4.3. Heifer Reproductive Status

This study has demonstrated for the first time that FGF21 is not divergent between prepubertal and postpubertal heifers nor across the phases of the estrous cycle of beef heifers. Our finding that the circulating concentration of FGF21 is not correlated with the circulating concentration of progesterone in beef heifers contradicts the findings of others [20] that observed a negative correlation between circulating FGF21 and progesterone in women. Another report [21] also supports these findings [20] indirectly by presenting that the activation of the hepatic estrogen receptor-α increases energy expenditure by stimulating the production of FGF21 in mice. The differences in findings between the aforementioned and current report are potentially attributed to differences in species, divergent regulatory mechanisms of action, or differences in lag time to observable change in circulatory FGF21 between models.

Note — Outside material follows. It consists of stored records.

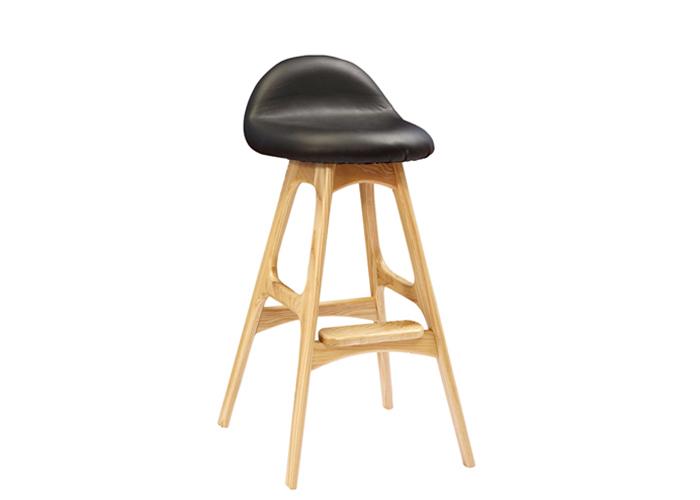 米贝特吧椅A14,上海吧椅,【尺寸 价格 图片 品牌】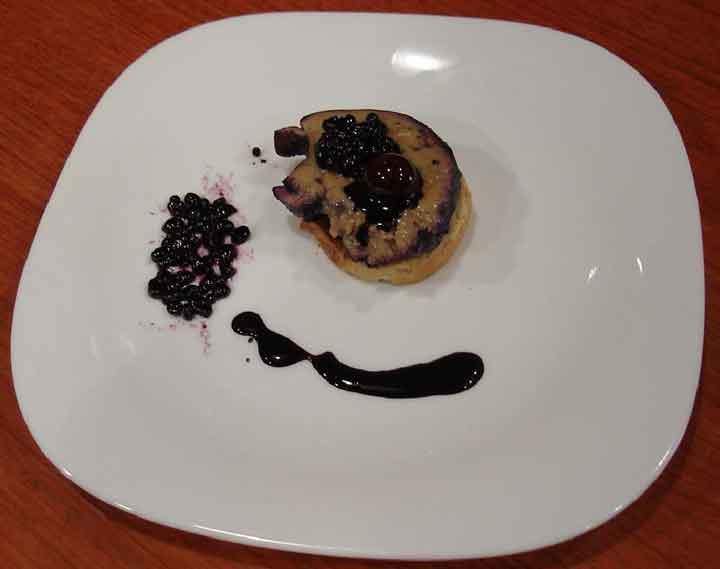 El Restaurante La Muralla gana el premio del jurado del III concurso de pintxos de Laguardia
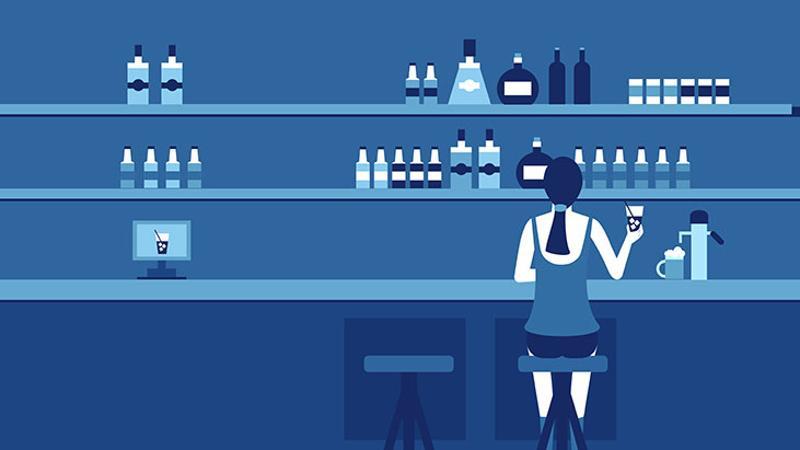high tech bar mixologist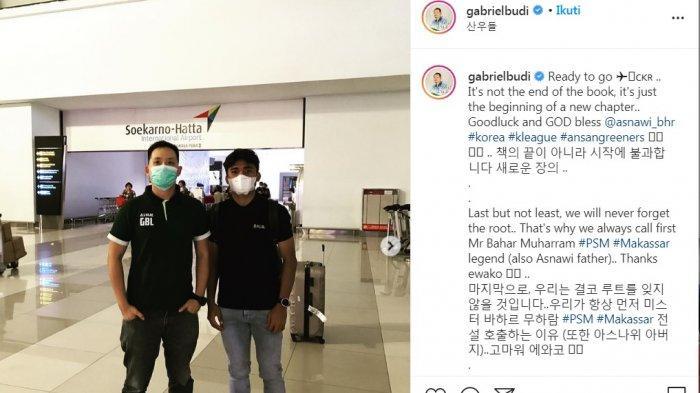 Asnawi Mangkualam ke Korsel, Wajib Jalani Isolasi Mandiri 14 Hari Sebelum Gabung Ansan Greeners FC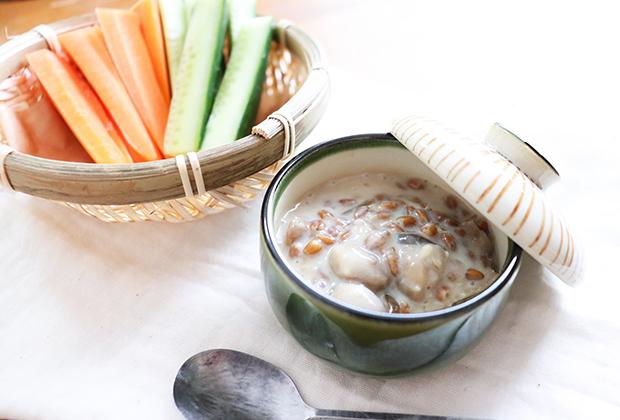 「金山寺味噌」を活用したレシピ『豆乳クリームディップ』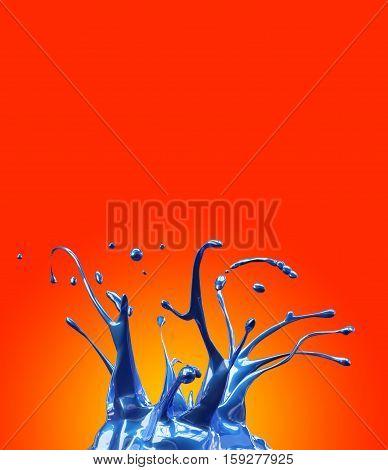 Blue shiny car paint splash mirrored on yellow and orange background 3d illustration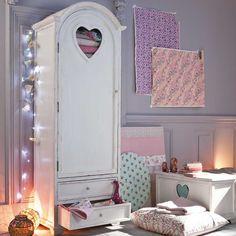 Dream Home Inspiration | Shabby Chic Storage Furniture | Heart Cut Armoire from Maisonsdumonde - Heart Handmade uk
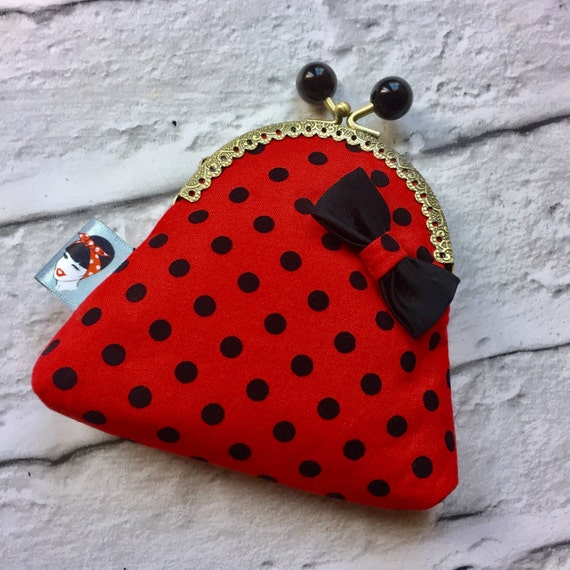 Red and Black Polka Dot Coin Purse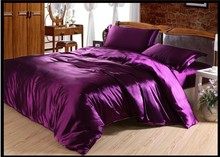 Luxury purple Natural mulberry silk comforter bedding set king size queen full twin duvet cover bed sheet mulfruit violet satin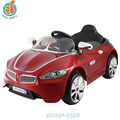 WDHP-5588 Kids Electric Ride On Car With Battery Rechargeable Operated Control Remoto Baby Play Toy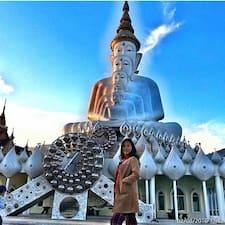 Profilo utente di Thaipattaya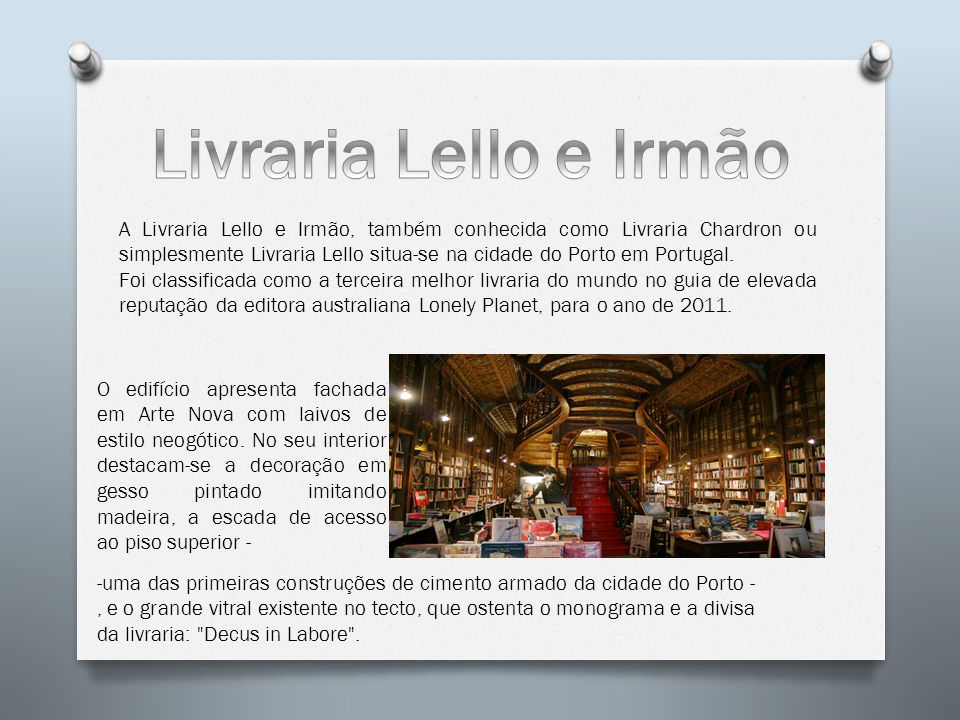 Livraria Lello e Irmão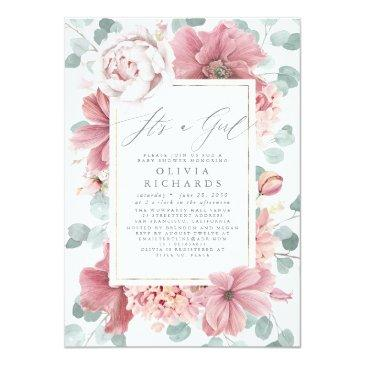 Small It's A Girl Dusty Rose Floral Cute Baby Shower Invitation Front View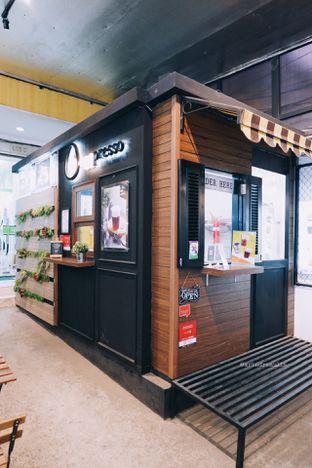 Foto review Eggpresso oleh Indra Mulia 6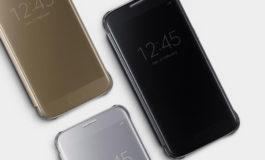 Samsung Galaxy A5 (2017) & Galaxy A7 (2017) Akan Dapatkan Aksesoris Resmi Clear View Case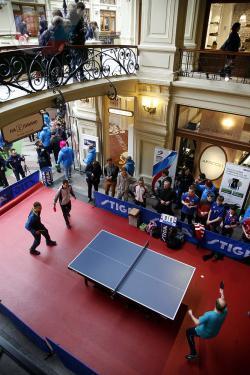 Поздравляем с Всемирным днём настольного тенниса всех профессионалов и любителей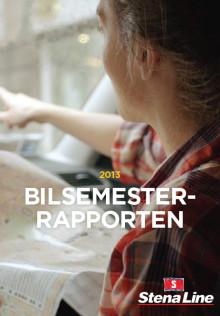 Hit åker svenskarna på bilsemester 2013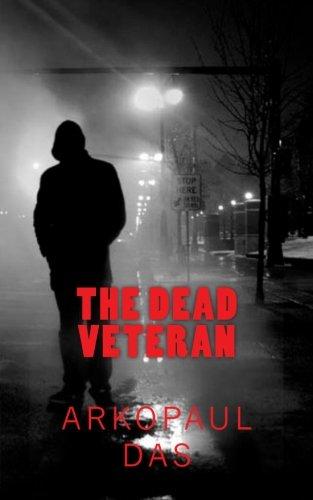 book cover of The Dead Veteran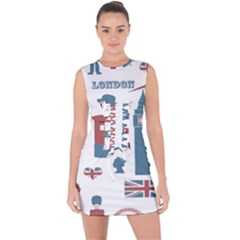 London Icons Symbols Landmark Lace Up Front Bodycon Dress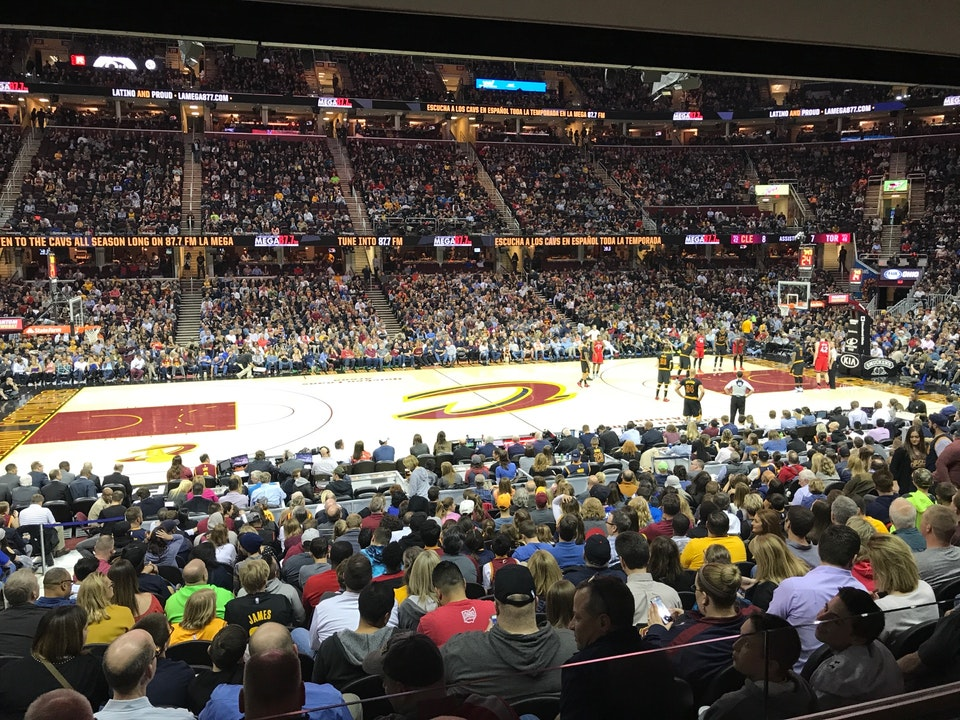 Quicken Loans Arena Section 125 - Cleveland Cavaliers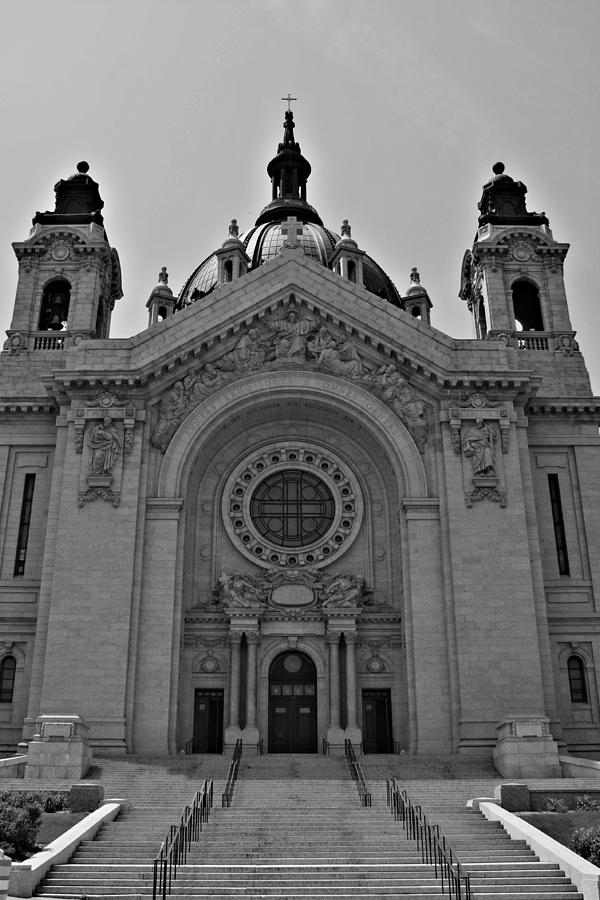 St. Paul Cathedral  Photograph by Michelle and John Ressler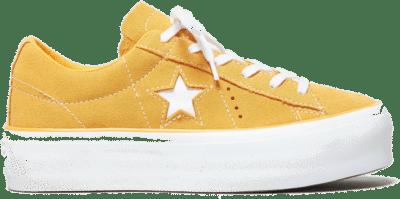 Converse One Star Platform  oranje 563487C
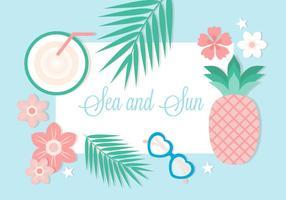 Free Flat Design Vektor Sommer Hintergrund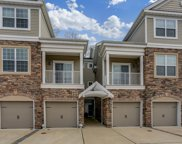 405 Waterview Ct, Hanover Twp. image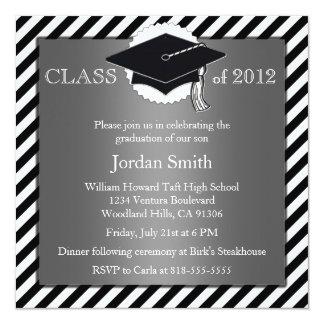 Silver and Black Graduation Announcement
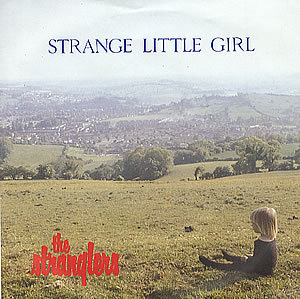Strange Little Girl 1982 song by The Stranglers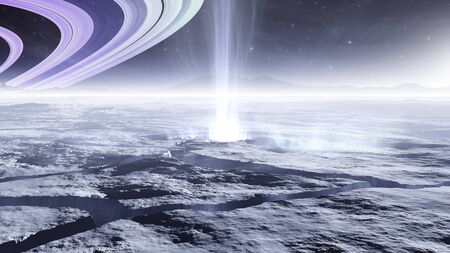 Enceladus, moon of the planet Saturn with water geysers, water vapor plumes, 3d illustration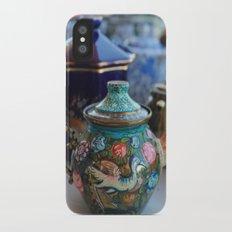 Tea iPhone X Slim Case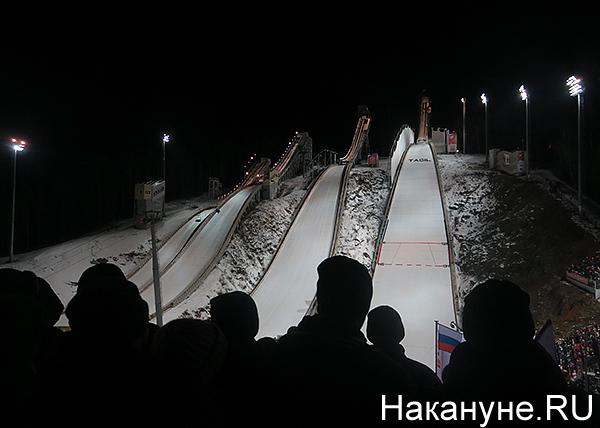 Кубок мира по прыжкам с трамплина, Нижний Тагил, гора Долгая, комплекс Аист(2017)|Фото: Накануне.RU
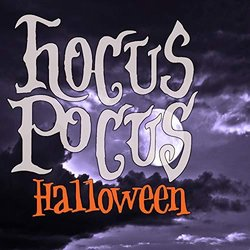 Hocus Pocus Halloween Soundtrack (Various Artists) - CD cover
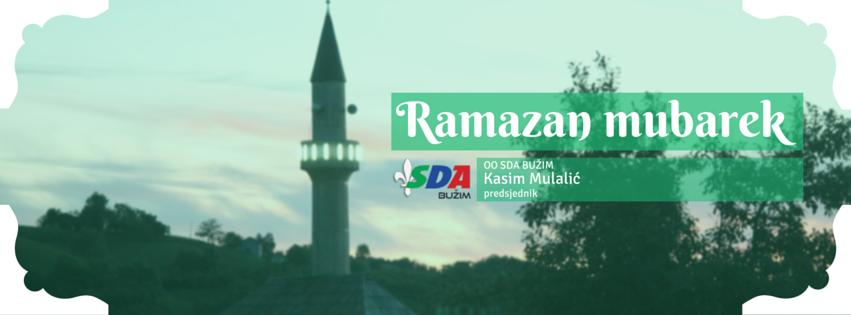 Ramazan mubarek
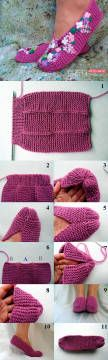 Picture tutorial for cute knit slippers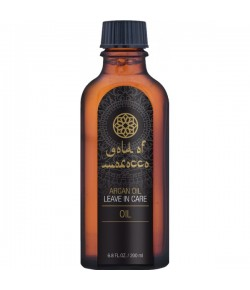 Gold of Morocco Argan Oil Leave In Care Haar-Öl normal 200 ml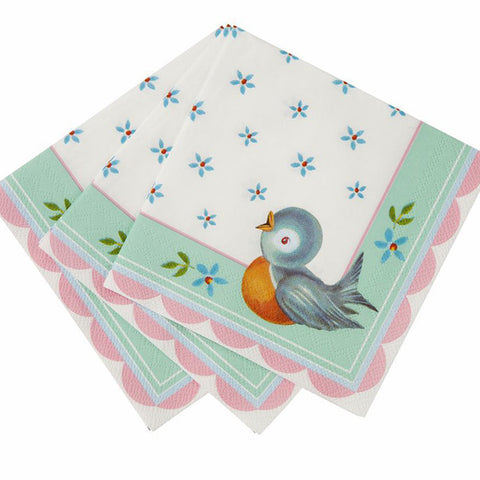 Baby On Board Cocktail Napkins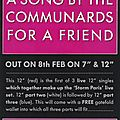 This is a song by the communards... for a friend | 8th february 1988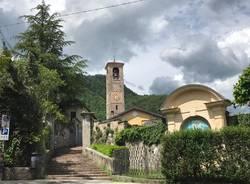 Arcisate: la Basilica di San Vittore dopo il restauro - foto di Lorenzo D'Angelo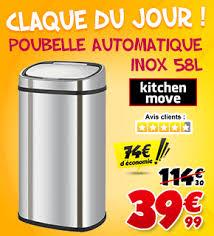 poubelle automatique cuisine poubelle automatique kitchen move à 39 99 au lieu de 114 30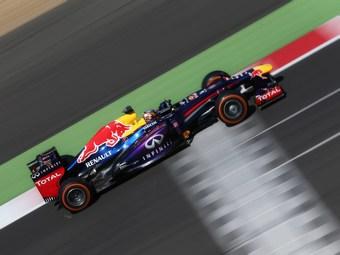 Топ-команды Формулы-1 откажутся от тестов шин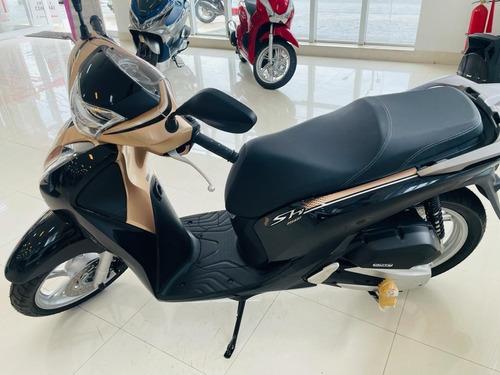 Imagem 1 de 7 de Honda Sh 150 Dlx 2021 Okm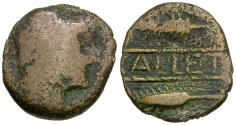 Ancient Coins - Spain. Iberia. Callet Æ AS / Hercules and Wheat Stalks
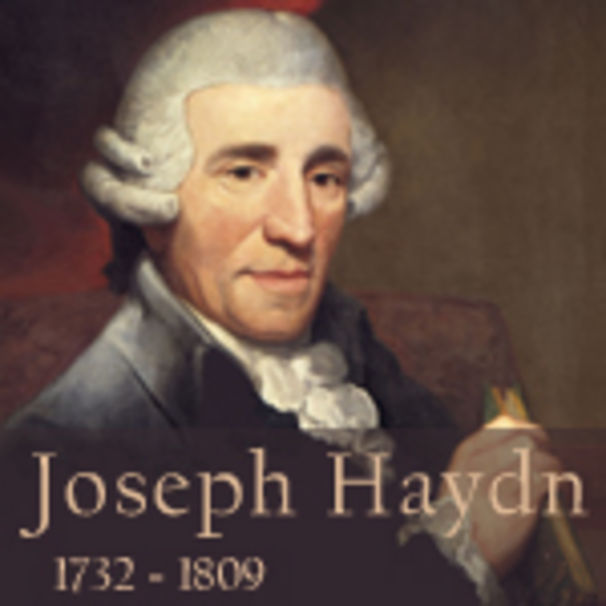 Joseph Haydn, Haydn Spezial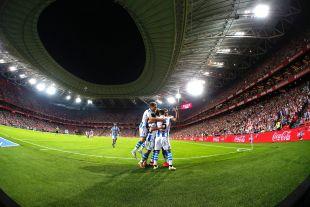 Jornada 8 Athletic - R. Sociedad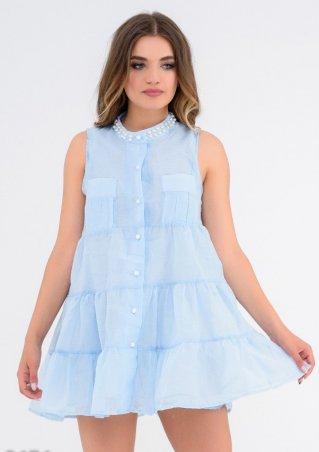 ISSA PLUS: Платья 5474_голубой - фото 1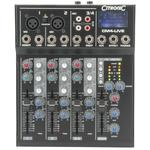 CM-LIVE Compact Mixer With Delay + USB/SD Player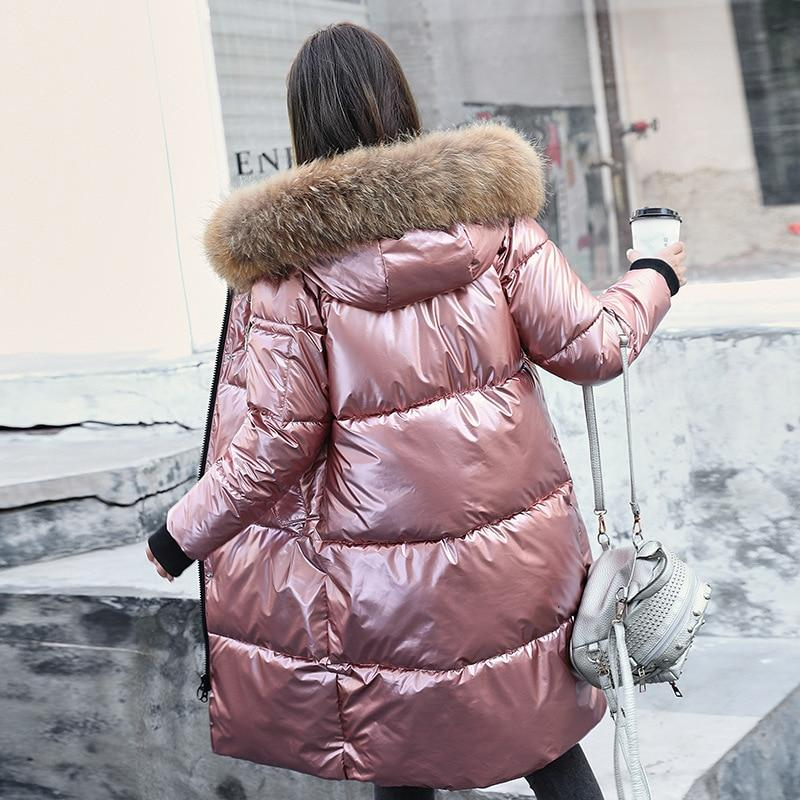 Glossy Fur Coat Long Down Parkas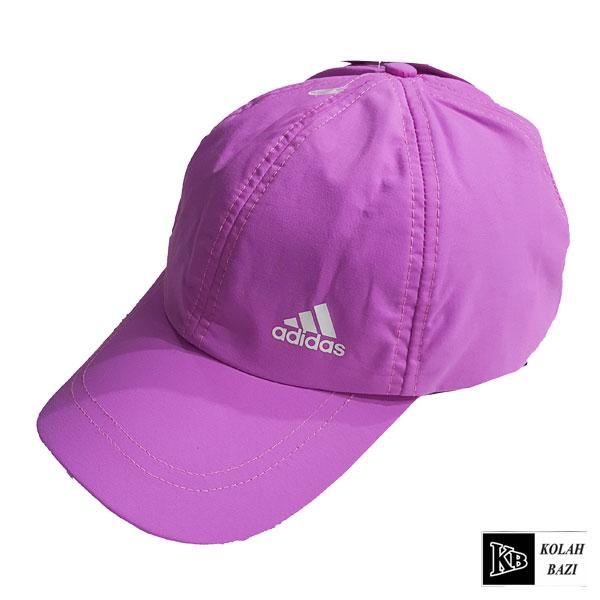 کلاه بیسبالی یاسی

4.4. Heifer Nutrient Utilization

The understanding of the role of FGF21 in the accretion of adiposity is incomplete, especially regarding subcutaneous fat stores. It has been demonstrated in an adult, male mouse model that FGF21 signaling directly to adipose tissue is required for the acute insulin-sensitizing effects of FGF21 and, therefore, the reduction in the rate of lipolysis [17]. However, BonDurant et al. [17] also demonstrated that the chronic effects of FGF21 on adipose tissue are not required for changes in energy expenditure or body weight. Kong et al. [22] have recently demonstrated that FGF21 reduces lipid accumulation in hepatocytes harvested from neonatal dairy calves. Moreover, it has been shown that FGF21 drives a decline in the accumulation of triglycerides in muscle of neonatal piglets [23], but measures of subcutaneous adiposity were not assessed in that report. Cumulatively, the aforementioned results support the current findings that FGF21 has the ability to alter body weight, but we are perplexed as to why we were unable to find a correlation between FGF21 and depth of subcutaneous fat over the ribs, given the findings from other species. Potentially, these differences are attributed to the role of FGF21 in subcutaneous fat versus that of intramuscular or hepatic adiposity.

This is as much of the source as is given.